===== Records supplied =====

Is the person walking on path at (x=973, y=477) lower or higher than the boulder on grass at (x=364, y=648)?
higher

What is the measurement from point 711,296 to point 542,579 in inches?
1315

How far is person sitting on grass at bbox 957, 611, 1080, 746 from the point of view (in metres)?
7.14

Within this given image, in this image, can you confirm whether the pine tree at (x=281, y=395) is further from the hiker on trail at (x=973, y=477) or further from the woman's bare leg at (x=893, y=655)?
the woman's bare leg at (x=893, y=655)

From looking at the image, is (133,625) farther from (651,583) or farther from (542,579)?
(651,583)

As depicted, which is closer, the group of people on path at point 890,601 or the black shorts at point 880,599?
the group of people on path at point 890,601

=====
===== Records supplied =====

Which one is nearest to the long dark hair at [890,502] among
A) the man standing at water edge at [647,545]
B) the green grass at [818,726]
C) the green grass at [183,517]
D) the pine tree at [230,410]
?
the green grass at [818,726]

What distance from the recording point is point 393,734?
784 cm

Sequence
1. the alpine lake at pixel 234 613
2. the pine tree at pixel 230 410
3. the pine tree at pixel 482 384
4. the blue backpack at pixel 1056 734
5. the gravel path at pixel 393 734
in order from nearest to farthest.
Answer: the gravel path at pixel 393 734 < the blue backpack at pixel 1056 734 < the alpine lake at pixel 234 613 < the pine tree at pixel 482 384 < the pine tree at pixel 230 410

=====

* Exercise aim:
Convert the data from the line containing "What distance from" through the line containing "Answer: the gravel", inclusive, into a numbered list, dropping any blank lines.

* Problem solution:
1. What distance from the recording point is point 393,734?
2. 784 cm
3. Sequence
4. 1. the alpine lake at pixel 234 613
5. 2. the pine tree at pixel 230 410
6. 3. the pine tree at pixel 482 384
7. 4. the blue backpack at pixel 1056 734
8. 5. the gravel path at pixel 393 734
9. in order from nearest to farthest.
10. Answer: the gravel path at pixel 393 734 < the blue backpack at pixel 1056 734 < the alpine lake at pixel 234 613 < the pine tree at pixel 482 384 < the pine tree at pixel 230 410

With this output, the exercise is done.